* **Source document**:

|---|

This increase was determined by extensive internal analysis, together
with credit loss development projections supplied by Fair, Isaac and Co.,
Inc., a nationally recognized credit consulting firm, and the supporting
opinion of Ernst & Young LLP, the company s independent auditors. At year-end
1995, the allowance for finance receivable losses will be approximately $482
million, or 5.9% of receivables, compared to $226 million, or 2.9% of
receivables at year-end 1994. The increased allowance represents the
company s best estimate of the net credit losses on outstanding finance
receivables.
The comprehensive analysis of the finance receivable portfolio and the
corresponding increase in the allowance during the fourth quarter was in
response to the unexpected rise in delinquencies beginning in the third
quarter of 1995. At year-end 1995, 60-day+ delinquencies are estimated to be
4.1% of receivables, compared to 3.8% at September 30, 1995, 3.0% at June 30,
1995, and 2.9% at December 31, 1994.

|---|

* **Listed records**:
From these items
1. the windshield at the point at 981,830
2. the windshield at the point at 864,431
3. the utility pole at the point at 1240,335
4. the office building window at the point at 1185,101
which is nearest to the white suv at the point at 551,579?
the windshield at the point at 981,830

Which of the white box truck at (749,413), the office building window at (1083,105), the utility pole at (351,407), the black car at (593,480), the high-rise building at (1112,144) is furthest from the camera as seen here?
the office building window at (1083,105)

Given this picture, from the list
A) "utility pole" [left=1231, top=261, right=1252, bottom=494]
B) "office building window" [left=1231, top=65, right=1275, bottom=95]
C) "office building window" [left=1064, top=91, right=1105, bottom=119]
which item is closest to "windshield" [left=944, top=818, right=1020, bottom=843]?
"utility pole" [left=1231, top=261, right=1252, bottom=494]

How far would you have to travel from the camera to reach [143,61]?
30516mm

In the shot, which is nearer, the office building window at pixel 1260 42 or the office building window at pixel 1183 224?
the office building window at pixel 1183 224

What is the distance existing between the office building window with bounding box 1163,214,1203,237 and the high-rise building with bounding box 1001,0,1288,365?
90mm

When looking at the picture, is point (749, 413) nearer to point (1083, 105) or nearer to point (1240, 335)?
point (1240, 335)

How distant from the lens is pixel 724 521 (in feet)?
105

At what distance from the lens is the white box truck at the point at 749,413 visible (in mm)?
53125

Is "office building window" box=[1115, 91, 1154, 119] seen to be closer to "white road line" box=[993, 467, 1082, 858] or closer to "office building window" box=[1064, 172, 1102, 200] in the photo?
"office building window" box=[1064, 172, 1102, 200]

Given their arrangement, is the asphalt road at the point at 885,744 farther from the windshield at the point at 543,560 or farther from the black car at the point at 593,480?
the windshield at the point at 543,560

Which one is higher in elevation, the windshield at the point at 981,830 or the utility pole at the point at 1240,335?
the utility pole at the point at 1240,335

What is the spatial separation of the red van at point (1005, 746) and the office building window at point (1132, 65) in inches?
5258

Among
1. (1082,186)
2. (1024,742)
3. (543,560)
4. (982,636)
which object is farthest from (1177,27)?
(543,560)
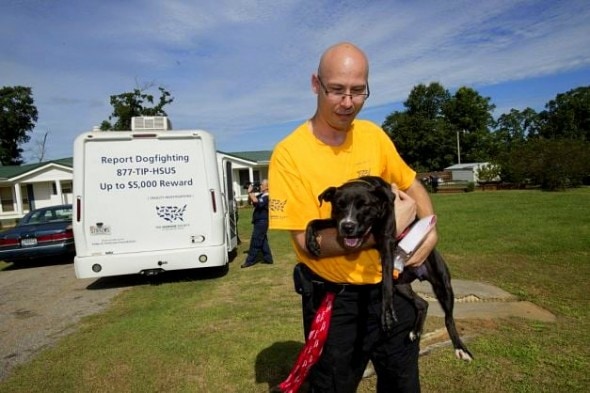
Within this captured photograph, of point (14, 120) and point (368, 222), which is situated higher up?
point (14, 120)

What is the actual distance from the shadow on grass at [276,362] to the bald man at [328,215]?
1824 millimetres

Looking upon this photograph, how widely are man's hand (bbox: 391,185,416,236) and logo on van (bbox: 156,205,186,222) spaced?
6356 mm

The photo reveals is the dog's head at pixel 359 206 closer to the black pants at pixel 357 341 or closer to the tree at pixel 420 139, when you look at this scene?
the black pants at pixel 357 341

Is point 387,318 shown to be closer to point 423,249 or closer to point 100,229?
point 423,249

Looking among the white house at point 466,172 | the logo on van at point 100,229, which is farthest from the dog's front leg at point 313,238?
the white house at point 466,172

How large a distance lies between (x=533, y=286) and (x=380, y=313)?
560 cm

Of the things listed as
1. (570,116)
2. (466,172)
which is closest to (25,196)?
(466,172)

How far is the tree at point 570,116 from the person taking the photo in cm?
7475

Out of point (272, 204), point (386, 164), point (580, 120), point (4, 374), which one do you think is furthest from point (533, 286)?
point (580, 120)

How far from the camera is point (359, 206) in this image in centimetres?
224

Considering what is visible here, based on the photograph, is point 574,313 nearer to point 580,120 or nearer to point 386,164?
point 386,164

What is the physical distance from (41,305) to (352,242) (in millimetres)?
7667

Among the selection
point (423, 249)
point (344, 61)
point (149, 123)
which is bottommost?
point (423, 249)

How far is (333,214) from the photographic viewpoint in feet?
7.43
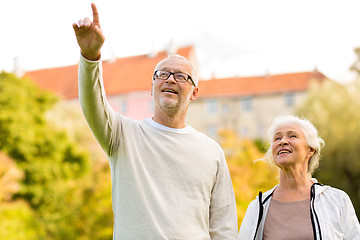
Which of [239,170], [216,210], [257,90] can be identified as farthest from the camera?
[257,90]

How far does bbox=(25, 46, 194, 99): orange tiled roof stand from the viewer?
152ft

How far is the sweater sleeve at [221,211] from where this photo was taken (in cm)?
308

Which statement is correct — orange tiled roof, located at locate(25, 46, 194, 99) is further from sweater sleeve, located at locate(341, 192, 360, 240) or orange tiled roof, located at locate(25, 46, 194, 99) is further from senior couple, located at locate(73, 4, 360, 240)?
sweater sleeve, located at locate(341, 192, 360, 240)

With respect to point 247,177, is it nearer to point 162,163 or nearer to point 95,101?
point 162,163

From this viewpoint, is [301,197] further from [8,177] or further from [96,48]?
[8,177]

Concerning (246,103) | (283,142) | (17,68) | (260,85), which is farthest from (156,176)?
(17,68)

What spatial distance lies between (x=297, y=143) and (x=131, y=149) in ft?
4.04

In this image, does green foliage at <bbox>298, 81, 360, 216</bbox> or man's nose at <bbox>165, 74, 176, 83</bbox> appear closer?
man's nose at <bbox>165, 74, 176, 83</bbox>

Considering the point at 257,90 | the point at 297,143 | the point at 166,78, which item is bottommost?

|---|

* **What to work on**:
**A.** From the text on finance receivable losses, list every 60-day+ delinquency rate it gives, each with the date it applies to.
**B.** Continue the text on finance receivable losses, starting after its final sentence about delinquency rates.

* **Results of the exercise**:
**A.**
- Year-end 1995: 4.1% of receivables (estimated)
- September 30, 1995: 3.8%
- June 30, 1995: 3.0%
- December 31, 1994: 2.9%

**B.**
American General Finance recognizes that its strength is in its
traditional branch office network. Non-branch initiatives of the last few
years have generated high receivables growth. These initiatives, however,
were followed by an unacceptable rise in delinquencies. The non-branch
initiatives have been analyzed and the underperforming programs have been
restructured or discontinued. Management believes the increase in the
allowance and the other actions taken address the overall credit quality issue
and position the company to return to the levels of earnings achieved over the
last few years.
To support the increased allowance and reflect its commitment to
American General Finance as one of its core businesses, American General
Corporation contributed $80 million of internally generated capital to
American General Finance in December 1995. This contribution was to enable
American General Finance Corporation to maintain leverage below its target
level of 6.5 to 1 debt to tangible net worth.
The company expects to report fourth quarter and preliminary year-end
1995 results on Monday, January 29, 1996.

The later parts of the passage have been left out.